Penkridge was outside the normal jurisdictions of the Diocese of Dublin, and it is barely mentioned in Archbishop John Allen’s Liber Niger. As a Royal Free Chapel, Penkridge also remained outside the diocesan structures of the Church of England, and was one of a handful of royal free churches or peculiars that were ecclesiastical islands within yet outside the Diocese of Lichfield.

Penkridge is a small market town with a population of about 8,500, halfway between Stafford and Wolverhampton, and about 20 km west of Lichfield. The Collegiate Church of Saint Michael and All Angels dominates the skyline of the town. The Deanery was once extremely wealthy, providing significant income for successive Archbishops of Dublin. The buildings around the church once included an infirmary for the sick and elderly, a guest house, a college that housed the priests, a chapter house and a refectory.

According to the Liber Niger, the Royal Free Chapel of Saint Michael and All Angels in Penkridge was founded by either King Eadred of Mercia (946-955), or his nephew, King Edgar (957-975). The Domesday Book shows a community at Penkridge in 1086, including nine clerks or priests supported by land owned by the crown.

The majority of royal free chapels in England were in the West Midlands, especially within the boundaries of the Diocese of Lichfield. Many had their origins in the churches of the ancient demesnes of the Saxon kings, but they are first mentioned in 1214, when Pope Innocent III guaranteed the immunity of King John and his royal chapels.

Penkridge was a Royal Free Chapel with its own dean in 1215. Three months after Magna Carta was signed that year, King John appointed Henry de Loundres, Archbishop of Dublin (1212-1228), and his successors as Dean of Penkridge, and granted them the Manor of Penkridge.

The archbishop soon divided the Manor of Penkridge, giving two-thirds to his nephew, Andrew le Blund, and keeping the rest as the Deanery Manor. When the deanery became vacant in 1226, he appointed himself Dean of Penkridge, left Dublin and moved to live in the Deanery in Penkridge. He remained there until 1228, demolished the Old Saxon minster and began building a great new collegiate church.

A head stoop on a chancel arch is identified locally as an image of Archbishop Henry de Loundres (Photograph: Patrick Comerford)

When Archbishop Henry died, he was succeeded in 1229 by Archbishop Luke, a former chaplain to the Bishop of Lichfield who also became Dean of Penkridge. However, the king continued to hold the right to appoint the canons of Penkridge whenever the See of Dublin was vacant. In 1253, Henry III granted this right to William de Kilkenny, Archdeacon of Coventry, then in the Diocese of Lichfield. He had been Bishop of Ossory (1231-1232), and later became Bishop of Ely (1254-1256).

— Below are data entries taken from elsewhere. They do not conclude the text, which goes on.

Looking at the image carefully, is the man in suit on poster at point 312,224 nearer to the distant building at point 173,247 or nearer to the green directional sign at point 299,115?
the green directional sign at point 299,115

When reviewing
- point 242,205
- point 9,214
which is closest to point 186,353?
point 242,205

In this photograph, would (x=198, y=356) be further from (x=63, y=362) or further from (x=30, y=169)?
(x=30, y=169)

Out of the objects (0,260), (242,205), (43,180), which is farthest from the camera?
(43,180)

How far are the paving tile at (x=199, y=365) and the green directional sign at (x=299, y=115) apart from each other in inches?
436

In 1257, Archbishop Fulk de Sanford of Dublin obtained a Papal Bull confirming his rights in Penkridge and petitioned the Pope to make the union of the deanery and the archbishopric complete and absolute. Another Papal Bull in 1259 confirmed that in future no one should be appointed dean except the Archbishop of Dublin and his successors. The offices of Archbishop of Dublin and Dean of Penkridge were united in perpetuity, and this union continued until at least the Reformation.

However, the church retained its status as a Royal Free Chapel. The crown continued to appoint the canons when the archbishopric was vacant, and the parishioners were instructed not to allow the Bishop of Lichfield, his officials, or the Archdeacon of Stafford to enter Penkridge.

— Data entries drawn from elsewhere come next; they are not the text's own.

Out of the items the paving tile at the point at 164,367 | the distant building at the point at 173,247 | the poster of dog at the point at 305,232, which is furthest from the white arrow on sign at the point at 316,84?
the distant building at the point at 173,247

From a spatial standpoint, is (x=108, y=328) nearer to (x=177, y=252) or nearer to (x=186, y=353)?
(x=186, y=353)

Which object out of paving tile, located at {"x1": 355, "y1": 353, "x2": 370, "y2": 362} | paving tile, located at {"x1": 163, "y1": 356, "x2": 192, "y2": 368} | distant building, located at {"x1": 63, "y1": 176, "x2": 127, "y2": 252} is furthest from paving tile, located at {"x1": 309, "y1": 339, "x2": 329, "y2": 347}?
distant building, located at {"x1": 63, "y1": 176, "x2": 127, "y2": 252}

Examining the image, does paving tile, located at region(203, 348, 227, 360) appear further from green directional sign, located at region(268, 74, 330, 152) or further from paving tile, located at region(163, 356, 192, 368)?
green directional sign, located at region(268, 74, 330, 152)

In 1281, Penkridge was one of the seven royal free chapels that the Bishop of Lichfield recognised were exempt from his jurisdiction and directly subject to the king. But the Archbishops of Dublin seldom visited Penkridge, and the dean’s peculiar jurisdiction was often exercised by officials known as the ‘vicegerent’ or the commissary.

A mediaeval law required able-bodied men to practice archery in churchyards on Sundays. The grooves in many of the stones of Penkridge church were scratched by archers sharpening arrowheads. The graffiti on the walls includes the names of some of these archers, and in one place there appears to be a mitre – is this a reference to the Archbishops of Dublin as Deans of Penkridge?

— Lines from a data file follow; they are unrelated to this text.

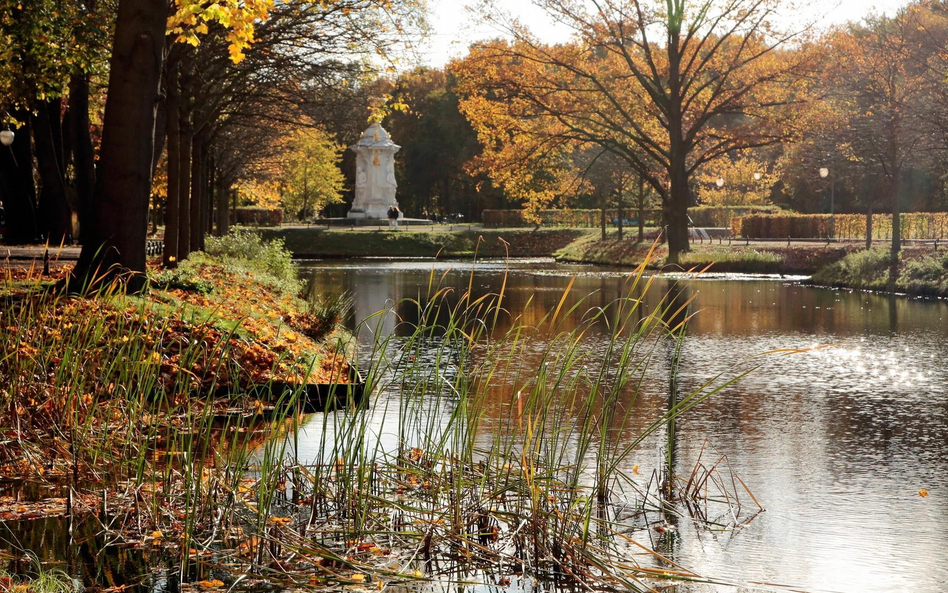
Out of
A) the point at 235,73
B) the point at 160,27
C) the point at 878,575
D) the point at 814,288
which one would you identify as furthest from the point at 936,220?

In 1530, a commission appointed by Henry VIII found that the Dean of the Collegiate Church of Penkridge was the Archbishop of Dublin, John Allen (1530-1534). His clergy at Penkridge included a sub-dean, seven prebendaries, two resident canons, six vicars, one high deacon, one sub-deacon and a sacrist. In addition, the people of Penkridge employed their own ‘Morrow Mass’ priest to say daily Mass for the parishioners.

Because Penkridge was not a monastic foundation, it survived the dissolution of the monasteries at the Reformation. But while George Browne was still Archbishop of Dublin and Dean of Penkridge (1536-1554), the church lost its collegiate status under the Chantries Act of 1547.

By then, Browne had leased much of the property in Penkridge, mainly to Edward Littleton of Pillaton. In 1548, these estates were granted by the crown to John Dudley (1504-1553), Earl of Warwick (later Duke of Northumberland). Dudley’s lands were forfeited to the crown in 1553, but the leases were still held by Edward Littleton, and at his death in 1558 the College House passed to his son, Sir Edward Littleton.

The Littleton family of Pillaton Hall continued to consolidate their interests in Penkridge. The college and its possessions remained in their hands for generations, and the clergy they appointed remained outside the jurisdiction of the Bishops of Lichfield for almost 300 years.

However, the peculiar jurisdiction of the college of Penkridge was not abolished in the Reformation legislation, and the church, which was the centre of a large parish, was not absorbed into the Diocese of Lichfield. The lord of the manor assumed the role of chief official of the peculiar jurisdiction. After 1585, this was the head of the Littleton family, while the Archbishops of Dublin continued to claim the right of visitation.

Soon after his consecration, James Margetson, Archbishop of Dublin (1661-1663), carried out a visitation in Penkridge. Narcissus Marsh, Archbishop of Dublin (1694-1702) and founder of Marsh’s Library, allowed William Lloyd, Bishop of Lichfield (1692-1699), to visit Penkridge – but only if he visited in the name of the Archbishop of Dublin.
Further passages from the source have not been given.